• WORKING DATA:
·····

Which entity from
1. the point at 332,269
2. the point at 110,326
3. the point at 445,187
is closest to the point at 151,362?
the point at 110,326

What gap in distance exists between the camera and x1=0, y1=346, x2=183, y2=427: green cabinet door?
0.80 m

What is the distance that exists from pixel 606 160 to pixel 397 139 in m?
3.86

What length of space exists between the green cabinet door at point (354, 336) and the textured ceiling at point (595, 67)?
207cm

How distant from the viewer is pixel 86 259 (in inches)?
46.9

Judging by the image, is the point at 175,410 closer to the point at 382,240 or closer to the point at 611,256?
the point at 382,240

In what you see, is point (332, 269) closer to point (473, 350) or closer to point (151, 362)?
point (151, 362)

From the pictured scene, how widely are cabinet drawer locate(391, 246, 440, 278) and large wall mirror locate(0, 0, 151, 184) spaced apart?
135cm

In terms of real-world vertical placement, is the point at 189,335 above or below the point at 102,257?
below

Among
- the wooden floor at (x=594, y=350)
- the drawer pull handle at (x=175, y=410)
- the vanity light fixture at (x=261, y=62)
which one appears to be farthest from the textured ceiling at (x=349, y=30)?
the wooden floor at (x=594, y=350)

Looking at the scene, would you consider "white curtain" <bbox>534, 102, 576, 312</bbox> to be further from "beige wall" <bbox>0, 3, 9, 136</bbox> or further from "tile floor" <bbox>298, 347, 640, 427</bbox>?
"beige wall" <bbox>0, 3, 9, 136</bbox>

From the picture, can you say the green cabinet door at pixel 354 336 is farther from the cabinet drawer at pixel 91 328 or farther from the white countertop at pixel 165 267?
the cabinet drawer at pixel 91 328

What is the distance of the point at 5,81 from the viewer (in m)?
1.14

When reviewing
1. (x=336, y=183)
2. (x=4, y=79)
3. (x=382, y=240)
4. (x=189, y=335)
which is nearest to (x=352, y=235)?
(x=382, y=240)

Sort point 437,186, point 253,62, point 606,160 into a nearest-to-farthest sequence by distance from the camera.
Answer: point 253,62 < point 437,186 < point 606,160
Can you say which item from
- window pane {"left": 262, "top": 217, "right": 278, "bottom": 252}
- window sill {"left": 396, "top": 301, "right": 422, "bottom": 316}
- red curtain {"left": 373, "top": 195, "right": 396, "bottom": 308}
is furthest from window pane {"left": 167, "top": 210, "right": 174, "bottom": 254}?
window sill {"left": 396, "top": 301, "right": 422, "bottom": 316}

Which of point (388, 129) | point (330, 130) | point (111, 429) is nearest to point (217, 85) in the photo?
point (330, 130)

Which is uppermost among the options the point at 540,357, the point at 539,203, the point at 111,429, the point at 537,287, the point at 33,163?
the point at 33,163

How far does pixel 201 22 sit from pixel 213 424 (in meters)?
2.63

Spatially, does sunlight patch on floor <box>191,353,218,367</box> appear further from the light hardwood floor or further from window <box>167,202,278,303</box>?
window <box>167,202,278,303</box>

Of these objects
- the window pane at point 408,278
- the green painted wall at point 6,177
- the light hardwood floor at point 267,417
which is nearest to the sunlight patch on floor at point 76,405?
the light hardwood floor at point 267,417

·····

• REQUIRED WORK:
Repeat the line that contains "Can you say which item from", then every line after it until the records end, with nothing added.

• EXERCISE SOLUTION:
Can you say which item from
- window pane {"left": 262, "top": 217, "right": 278, "bottom": 252}
- window sill {"left": 396, "top": 301, "right": 422, "bottom": 316}
- red curtain {"left": 373, "top": 195, "right": 396, "bottom": 308}
is furthest from window pane {"left": 167, "top": 210, "right": 174, "bottom": 254}?
window sill {"left": 396, "top": 301, "right": 422, "bottom": 316}

Which of point (388, 129) | point (330, 130) | point (111, 429) is nearest to point (217, 85) in the photo?
point (330, 130)

Which is uppermost among the options the point at 540,357, the point at 539,203, the point at 111,429, the point at 537,287, the point at 33,163?
the point at 33,163

How far does pixel 201 22 sit from pixel 213 424 (in meters)?
2.63

Spatially, does sunlight patch on floor <box>191,353,218,367</box> appear further from the light hardwood floor or further from window <box>167,202,278,303</box>?
window <box>167,202,278,303</box>

Of these objects
- the window pane at point 408,278
- the green painted wall at point 6,177
- the light hardwood floor at point 267,417
which is nearest to the sunlight patch on floor at point 76,405?
the light hardwood floor at point 267,417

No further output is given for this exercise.